Output the line with "Q: Age class?" and every line below it until the listing ends, exactly as written and with nothing added.
⟨
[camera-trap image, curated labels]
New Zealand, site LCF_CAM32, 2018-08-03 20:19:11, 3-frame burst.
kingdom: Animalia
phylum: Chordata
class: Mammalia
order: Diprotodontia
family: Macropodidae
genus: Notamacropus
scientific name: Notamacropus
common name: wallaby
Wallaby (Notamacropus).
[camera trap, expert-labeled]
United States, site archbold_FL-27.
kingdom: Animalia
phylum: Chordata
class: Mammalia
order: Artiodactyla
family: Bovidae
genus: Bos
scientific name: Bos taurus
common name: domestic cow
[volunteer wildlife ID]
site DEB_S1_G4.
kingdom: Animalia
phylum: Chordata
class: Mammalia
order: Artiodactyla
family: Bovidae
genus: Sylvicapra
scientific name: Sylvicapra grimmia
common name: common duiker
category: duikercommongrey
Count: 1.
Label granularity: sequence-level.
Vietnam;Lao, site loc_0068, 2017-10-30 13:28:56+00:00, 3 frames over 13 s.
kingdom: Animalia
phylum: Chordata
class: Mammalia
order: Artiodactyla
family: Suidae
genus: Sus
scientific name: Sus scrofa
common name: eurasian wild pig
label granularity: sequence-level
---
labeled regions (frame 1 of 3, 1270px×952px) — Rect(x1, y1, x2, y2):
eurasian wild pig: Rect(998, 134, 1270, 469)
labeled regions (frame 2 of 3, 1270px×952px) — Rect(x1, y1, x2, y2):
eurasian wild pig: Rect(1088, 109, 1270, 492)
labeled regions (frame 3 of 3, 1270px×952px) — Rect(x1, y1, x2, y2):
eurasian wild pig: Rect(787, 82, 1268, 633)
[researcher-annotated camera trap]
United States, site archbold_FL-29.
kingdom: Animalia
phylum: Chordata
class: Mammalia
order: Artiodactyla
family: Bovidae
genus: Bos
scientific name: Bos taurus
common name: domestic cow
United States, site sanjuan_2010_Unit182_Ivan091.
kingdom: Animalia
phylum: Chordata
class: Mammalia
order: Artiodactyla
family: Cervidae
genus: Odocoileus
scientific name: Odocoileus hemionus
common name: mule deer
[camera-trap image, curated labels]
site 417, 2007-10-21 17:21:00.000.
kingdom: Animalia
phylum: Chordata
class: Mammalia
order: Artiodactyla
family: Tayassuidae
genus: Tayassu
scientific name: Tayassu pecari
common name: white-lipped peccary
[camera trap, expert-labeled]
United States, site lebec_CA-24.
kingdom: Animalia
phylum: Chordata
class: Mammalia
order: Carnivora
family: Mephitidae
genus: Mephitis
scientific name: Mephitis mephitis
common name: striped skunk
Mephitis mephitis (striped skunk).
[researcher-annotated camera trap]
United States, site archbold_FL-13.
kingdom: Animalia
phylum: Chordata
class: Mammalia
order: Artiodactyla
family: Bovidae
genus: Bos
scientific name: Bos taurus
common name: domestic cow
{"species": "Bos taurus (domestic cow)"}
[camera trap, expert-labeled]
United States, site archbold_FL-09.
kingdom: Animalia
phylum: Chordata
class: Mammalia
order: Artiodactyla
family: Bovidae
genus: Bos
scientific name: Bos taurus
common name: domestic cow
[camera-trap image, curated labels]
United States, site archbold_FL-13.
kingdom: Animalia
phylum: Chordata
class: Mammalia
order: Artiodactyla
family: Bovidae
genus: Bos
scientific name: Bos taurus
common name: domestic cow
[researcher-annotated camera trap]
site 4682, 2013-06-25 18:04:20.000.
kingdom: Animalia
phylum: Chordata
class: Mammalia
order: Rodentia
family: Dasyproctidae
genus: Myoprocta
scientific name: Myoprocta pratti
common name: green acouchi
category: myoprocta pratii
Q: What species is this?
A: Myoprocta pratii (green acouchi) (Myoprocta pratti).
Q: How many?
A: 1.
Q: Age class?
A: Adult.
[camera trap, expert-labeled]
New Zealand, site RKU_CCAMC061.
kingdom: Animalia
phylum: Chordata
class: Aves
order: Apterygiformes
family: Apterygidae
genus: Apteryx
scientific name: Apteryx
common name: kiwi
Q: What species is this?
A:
⟩
» **RESULT**
Q: Age class?
A: Adult.
[camera trap, expert-labeled]
New Zealand, site RKU_CCAMC061.
kingdom: Animalia
phylum: Chordata
class: Aves
order: Apterygiformes
family: Apterygidae
genus: Apteryx
scientific name: Apteryx
common name: kiwi
Q: What species is this?
A:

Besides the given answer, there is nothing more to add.